Ford is temporarily shifting gears to become a manufacturer of healthcare components amidst the coronavirus pandemic. The automaker announced on Monday that it has partnered with GE Healthcare to join the fight against COVID-19 by building 50,000 much-needed ventilators over the next 100 days.
Since it would take significantly longer to design a proprietary ventilator, Ford and GE have chosen to license the design of an existing model produced by Florida medical equipment manufacturer, Airon Corp. To kick things off, Ford will send a team of its engineers to visit Airon in order to do what Ford has long been known for—improve manufacturing efficiency and production.
Meanwhile, Ford will begin to equip its Rawsonville Components Plant in Ypsilanti, Michigan for at-scale manufacturing of ventilators with the help of 500 paid United Auto Workers who have signed up for the task. If all goes according to plan, Ford says that it will begin production by April 20.
Presently, Airon manufactures just three of its pNeuton Model A ventilators per day.
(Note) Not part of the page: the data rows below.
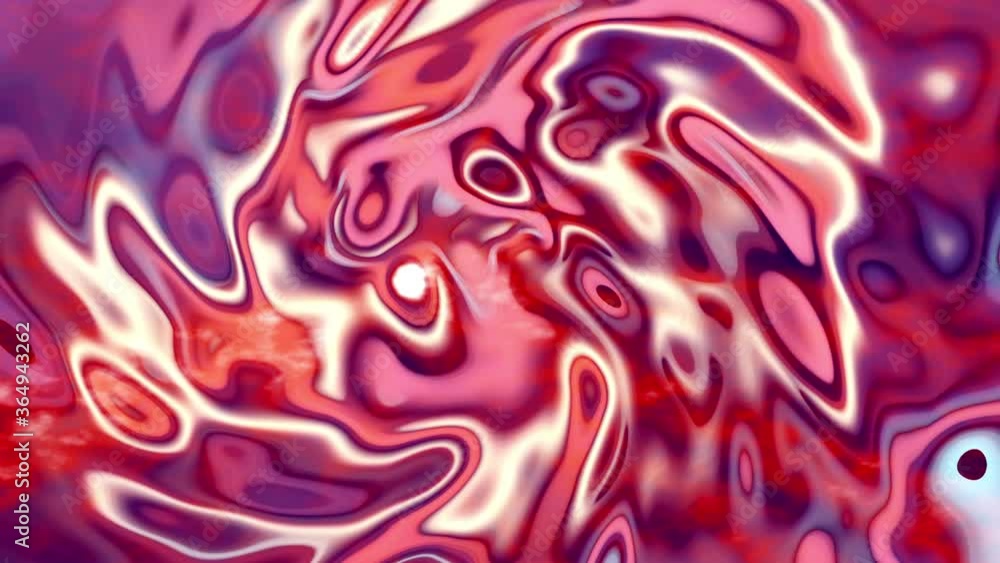 Poster abstract background wavy colorful rainbow color metallic liquid surface with ripples. watercolor pai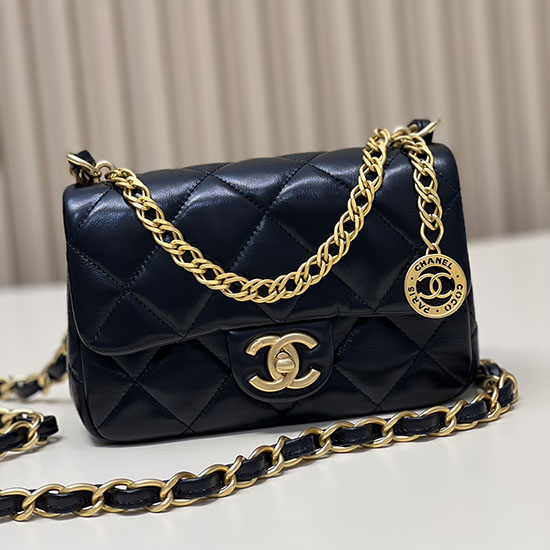 Small Chanel Flap Bag Black AS4012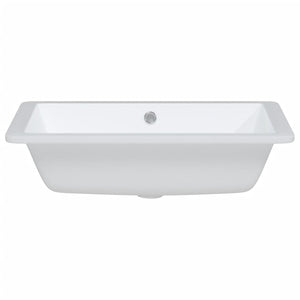 vidaXL Bathroom Sink White 55.5x40x18.5 cm Rectangular Ceramic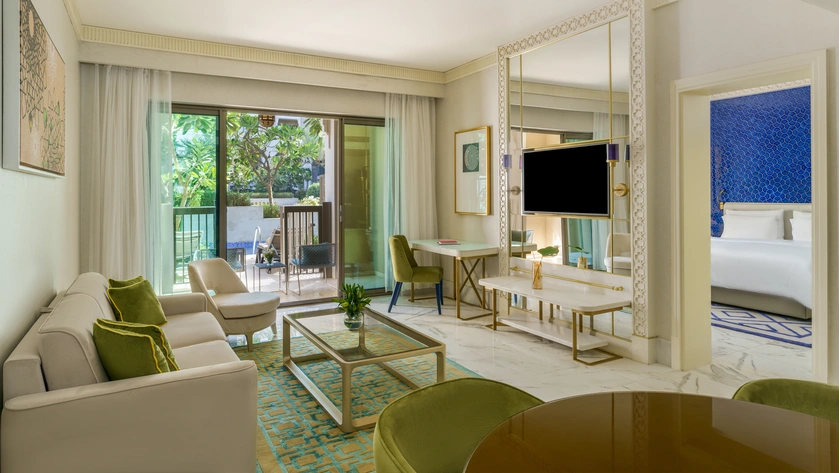 One Bedroom Suite Living Area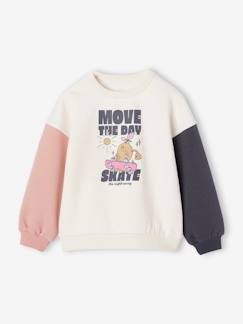 Maedchenkleidung-Mädchen Sport-Sweatshirt im Colorblock-Style mit Recycling-Polyester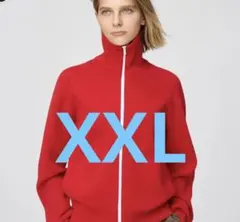 UNIQLO C ミラノリブフルジップカーディガン　RED XXL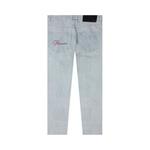 Брюки Pleasures Merit Denim Work Pant, Light Blue - фото 2
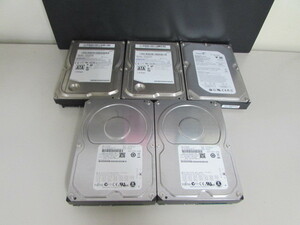  ★ 内蔵HDD　FUJITSU SAMSUNG Seagate　5個　まとめ売り 320GB(3.5インチ) Blu-rayレコーダー用 交換・換装用 　H0048AS
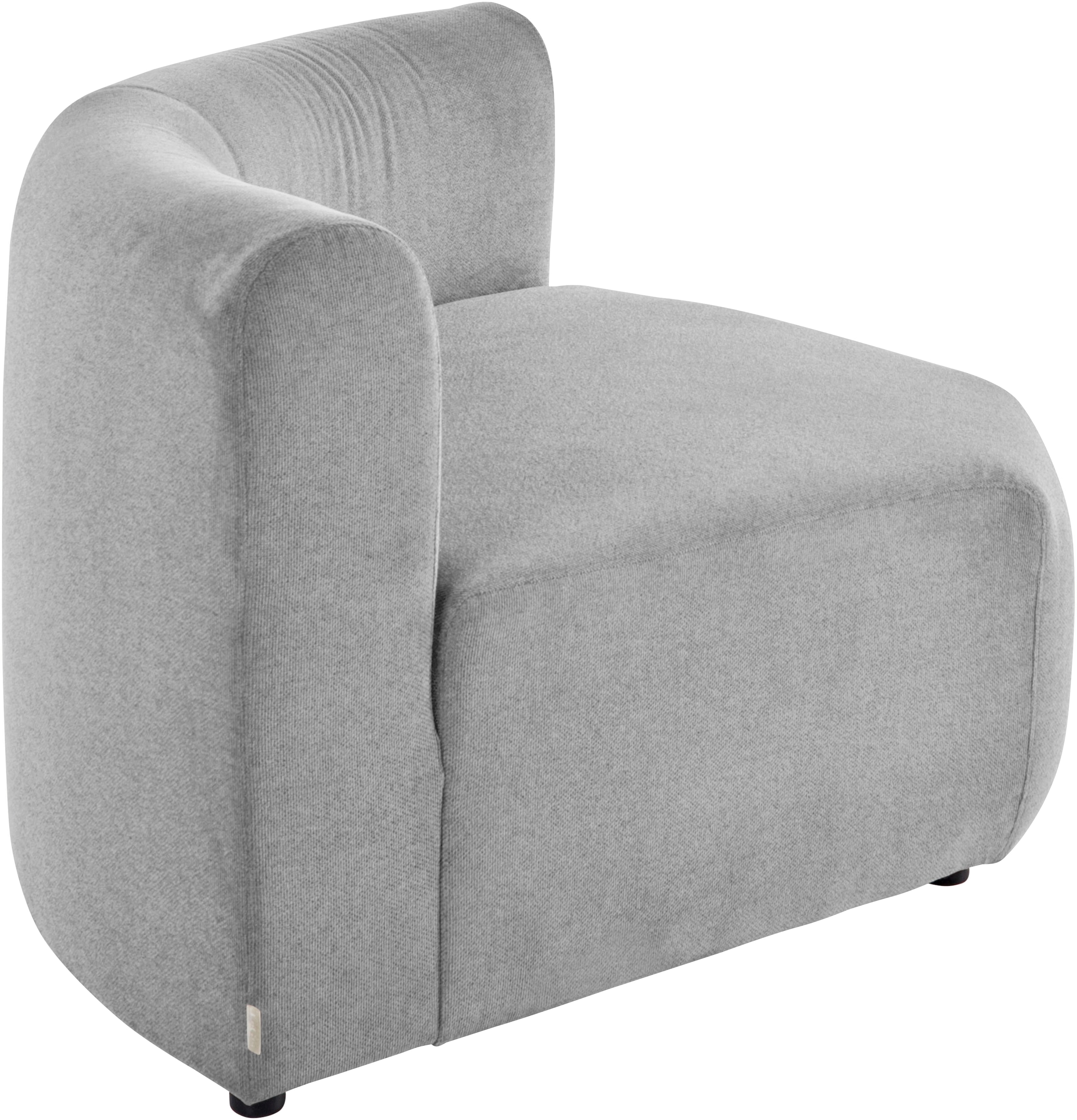 LeGer Home by Lena Gercke Sofa-Eckelement »LYZA mit gerundeter Rückenlehne, Maße B/T/H: 122/104/74 cm«, als Modul oder separat verwendbar, für individuelle Zusammenstellung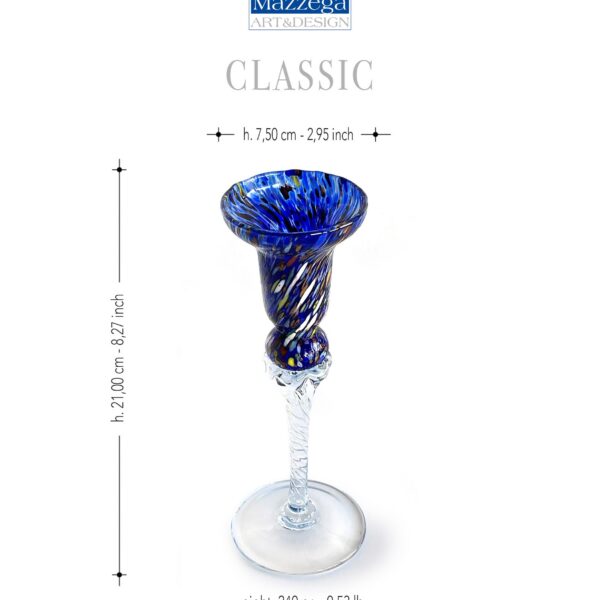 Murano glass candle holder
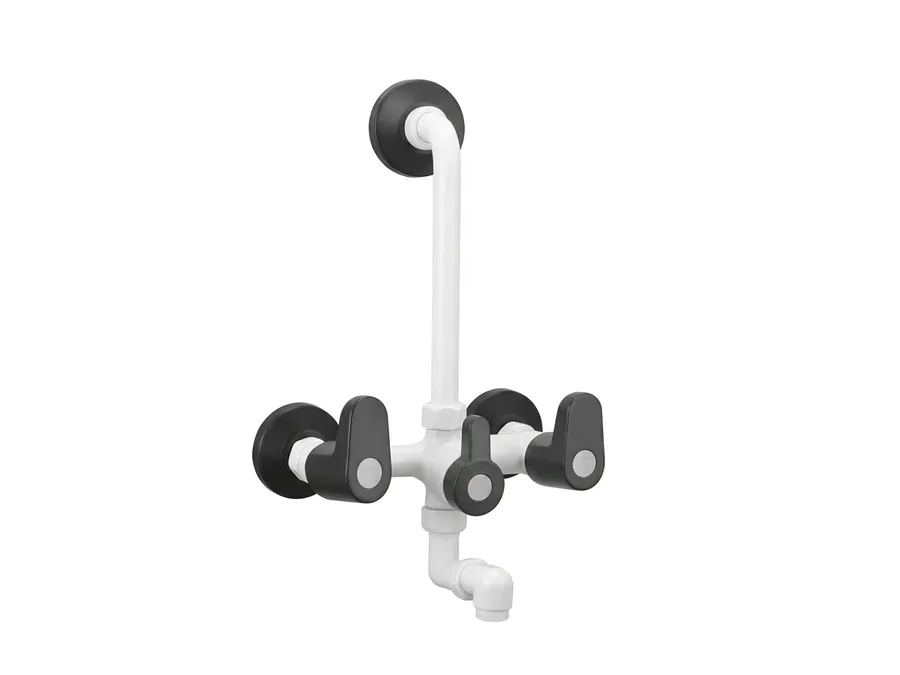 Regal Wall Mixer with L-Bend PTMT | Sparsh Pearl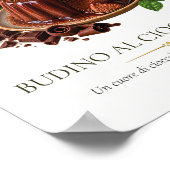 Budino al Cioccolato – Vintage Italian Dessert ポスター (角)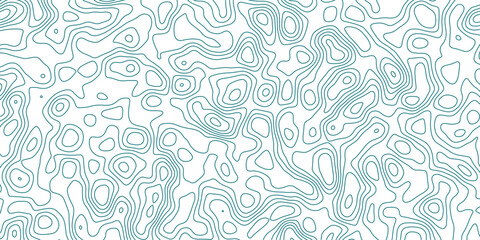 Abstract topology topographic line map 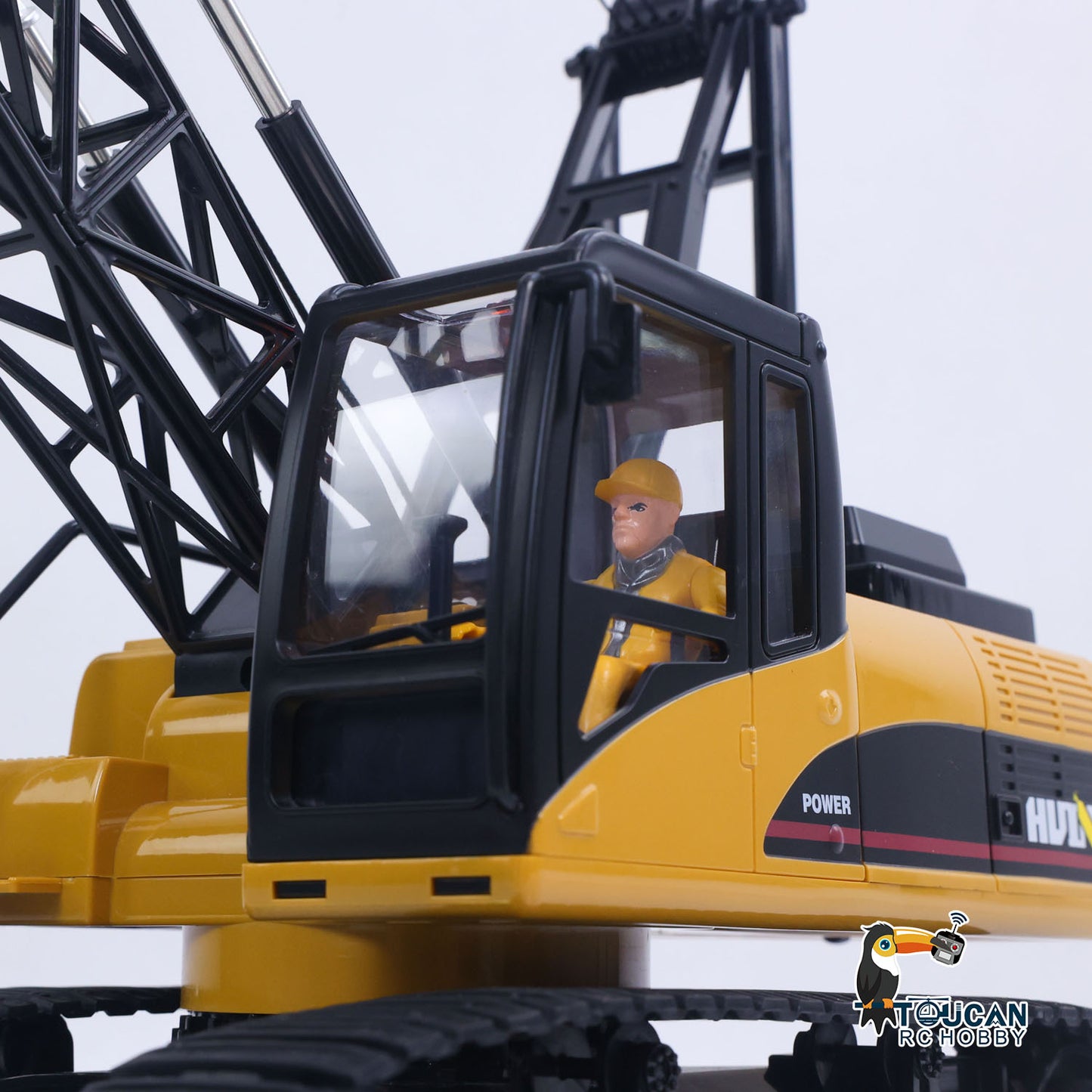 US STOCK HUINA 572 15CH RC 1/14 Construction Crane Truck Tower Excavator Model Car Toy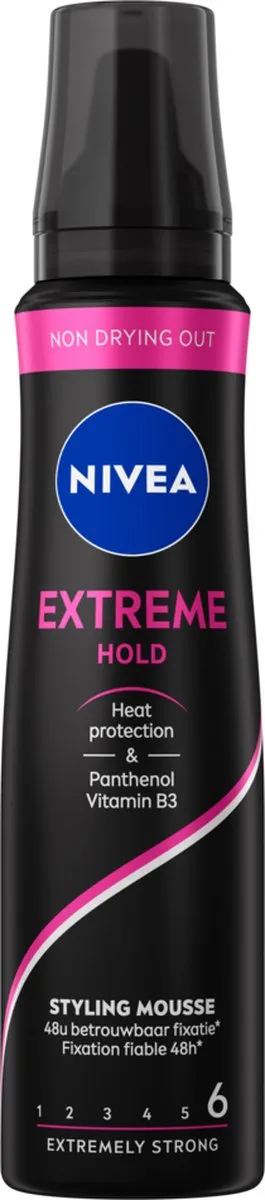 NIVEA Extreme Hold Haarmousse 6x150ml - 900ml - afbeelding 6 van 6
Its simplified design requires only a stream of pressurized oxygen to function, meaning that the production can be scaled quickly without the need for complex electronics or circuitry found in other, more advanced units.
Ford's Model A-E ventilator, which is licensed by GE Healthcare from Airon, is based on a similar sans electricity design—its simplicity would allow Ford to work on "Trump time,” producing an initial batch of 1,500 ventilators by the end of April. By May, Ford plans to produce 12,000 cumulative units and by July 4, the automaker expects to hit 50,000. This translates into a production capacity of 30,000 ventilators per month going forward.
The news that Ford is making the temporary switch to ventilators shouldn't come as a shock. It isn't the first automaker to announce plans of producing life-saving medical equipment, though it was encouraged by U.S. President Donald Trump to do so. Fortunately, Rawsonville seems like a clear-cut choice for Ford's new strategy. The 1.7-million-square-foot plant is presently tooled to build complex sealed components including battery packs, transmission oil pumps, air induction systems, carbon canisters, fuel pumps, and other various automotive components.
Ford's efforts will help to significantly increase the number of available ventilators in the United States. According to the New York Times, U.S. healthcare providers have access to a combined total of 160,000 ventilators while the Strategic National Stockpile holds another 12,700 in inventory to aid in an emergency. Factor in the additional units incoming from General Motors and Ventec, then the nation’s critically low supply could potentially be solved.